■ **What needs to be done**:
Repeat the data exactly, please.

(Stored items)
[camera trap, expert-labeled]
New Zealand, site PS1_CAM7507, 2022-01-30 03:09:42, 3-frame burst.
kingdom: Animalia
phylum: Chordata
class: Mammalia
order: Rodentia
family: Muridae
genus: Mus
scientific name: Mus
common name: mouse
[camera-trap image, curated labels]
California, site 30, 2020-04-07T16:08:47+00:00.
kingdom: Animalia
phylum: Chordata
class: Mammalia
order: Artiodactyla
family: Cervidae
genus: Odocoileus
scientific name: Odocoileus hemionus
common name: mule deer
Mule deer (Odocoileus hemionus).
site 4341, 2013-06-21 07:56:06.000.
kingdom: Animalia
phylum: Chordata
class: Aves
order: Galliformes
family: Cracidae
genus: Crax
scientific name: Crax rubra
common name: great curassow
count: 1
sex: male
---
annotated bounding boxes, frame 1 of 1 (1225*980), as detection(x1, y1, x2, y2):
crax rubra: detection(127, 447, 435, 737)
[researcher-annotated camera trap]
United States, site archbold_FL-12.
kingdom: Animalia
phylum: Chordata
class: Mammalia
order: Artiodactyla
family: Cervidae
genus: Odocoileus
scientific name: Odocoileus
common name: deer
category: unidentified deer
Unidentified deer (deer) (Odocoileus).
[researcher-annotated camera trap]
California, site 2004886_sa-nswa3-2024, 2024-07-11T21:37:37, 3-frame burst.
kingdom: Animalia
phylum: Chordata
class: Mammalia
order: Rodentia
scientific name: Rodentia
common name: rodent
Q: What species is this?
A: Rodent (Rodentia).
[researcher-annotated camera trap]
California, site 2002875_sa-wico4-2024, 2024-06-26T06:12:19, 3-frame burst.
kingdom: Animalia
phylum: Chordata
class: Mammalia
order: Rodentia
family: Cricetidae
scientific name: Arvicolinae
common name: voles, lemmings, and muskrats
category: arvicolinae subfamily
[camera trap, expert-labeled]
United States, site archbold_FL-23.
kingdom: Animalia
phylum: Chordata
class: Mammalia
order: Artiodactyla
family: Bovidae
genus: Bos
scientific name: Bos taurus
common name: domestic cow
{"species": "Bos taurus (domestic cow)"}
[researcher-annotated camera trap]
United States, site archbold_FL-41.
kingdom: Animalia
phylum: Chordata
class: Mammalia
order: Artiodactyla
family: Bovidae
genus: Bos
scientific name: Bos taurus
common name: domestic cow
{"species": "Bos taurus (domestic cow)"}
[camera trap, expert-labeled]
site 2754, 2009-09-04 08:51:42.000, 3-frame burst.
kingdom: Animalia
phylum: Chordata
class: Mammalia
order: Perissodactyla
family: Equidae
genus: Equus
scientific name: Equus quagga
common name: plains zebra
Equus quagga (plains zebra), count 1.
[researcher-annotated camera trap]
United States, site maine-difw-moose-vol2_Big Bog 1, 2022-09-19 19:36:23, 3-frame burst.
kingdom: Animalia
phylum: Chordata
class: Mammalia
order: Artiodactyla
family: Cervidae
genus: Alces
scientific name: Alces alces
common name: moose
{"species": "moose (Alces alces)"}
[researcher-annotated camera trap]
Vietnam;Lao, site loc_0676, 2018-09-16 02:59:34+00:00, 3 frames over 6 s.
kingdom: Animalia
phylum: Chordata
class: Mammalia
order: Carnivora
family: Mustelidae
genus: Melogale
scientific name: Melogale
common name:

■ **Task solution**:
[camera trap, expert-labeled]
New Zealand, site PS1_CAM7507, 2022-01-30 03:09:42, 3-frame burst.
kingdom: Animalia
phylum: Chordata
class: Mammalia
order: Rodentia
family: Muridae
genus: Mus
scientific name: Mus
common name: mouse
[camera-trap image, curated labels]
California, site 30, 2020-04-07T16:08:47+00:00.
kingdom: Animalia
phylum: Chordata
class: Mammalia
order: Artiodactyla
family: Cervidae
genus: Odocoileus
scientific name: Odocoileus hemionus
common name: mule deer
Mule deer (Odocoileus hemionus).
site 4341, 2013-06-21 07:56:06.000.
kingdom: Animalia
phylum: Chordata
class: Aves
order: Galliformes
family: Cracidae
genus: Crax
scientific name: Crax rubra
common name: great curassow
count: 1
sex: male
---
annotated bounding boxes, frame 1 of 1 (1225*980), as detection(x1, y1, x2, y2):
crax rubra: detection(127, 447, 435, 737)
[researcher-annotated camera trap]
United States, site archbold_FL-12.
kingdom: Animalia
phylum: Chordata
class: Mammalia
order: Artiodactyla
family: Cervidae
genus: Odocoileus
scientific name: Odocoileus
common name: deer
category: unidentified deer
Unidentified deer (deer) (Odocoileus).
[researcher-annotated camera trap]
California, site 2004886_sa-nswa3-2024, 2024-07-11T21:37:37, 3-frame burst.
kingdom: Animalia
phylum: Chordata
class: Mammalia
order: Rodentia
scientific name: Rodentia
common name: rodent
Q: What species is this?
A: Rodent (Rodentia).
[researcher-annotated camera trap]
California, site 2002875_sa-wico4-2024, 2024-06-26T06:12:19, 3-frame burst.
kingdom: Animalia
phylum: Chordata
class: Mammalia
order: Rodentia
family: Cricetidae
scientific name: Arvicolinae
common name: voles, lemmings, and muskrats
category: arvicolinae subfamily
[camera trap, expert-labeled]
United States, site archbold_FL-23.
kingdom: Animalia
phylum: Chordata
class: Mammalia
order: Artiodactyla
family: Bovidae
genus: Bos
scientific name: Bos taurus
common name: domestic cow
{"species": "Bos taurus (domestic cow)"}
[researcher-annotated camera trap]
United States, site archbold_FL-41.
kingdom: Animalia
phylum: Chordata
class: Mammalia
order: Artiodactyla
family: Bovidae
genus: Bos
scientific name: Bos taurus
common name: domestic cow
{"species": "Bos taurus (domestic cow)"}
[camera trap, expert-labeled]
site 2754, 2009-09-04 08:51:42.000, 3-frame burst.
kingdom: Animalia
phylum: Chordata
class: Mammalia
order: Perissodactyla
family: Equidae
genus: Equus
scientific name: Equus quagga
common name: plains zebra
Equus quagga (plains zebra), count 1.
[researcher-annotated camera trap]
United States, site maine-difw-moose-vol2_Big Bog 1, 2022-09-19 19:36:23, 3-frame burst.
kingdom: Animalia
phylum: Chordata
class: Mammalia
order: Artiodactyla
family: Cervidae
genus: Alces
scientific name: Alces alces
common name: moose
{"species": "moose (Alces alces)"}
[researcher-annotated camera trap]
Vietnam;Lao, site loc_0676, 2018-09-16 02:59:34+00:00, 3 frames over 6 s.
kingdom: Animalia
phylum: Chordata
class: Mammalia
order: Carnivora
family: Mustelidae
genus: Melogale
scientific name: Melogale
common name:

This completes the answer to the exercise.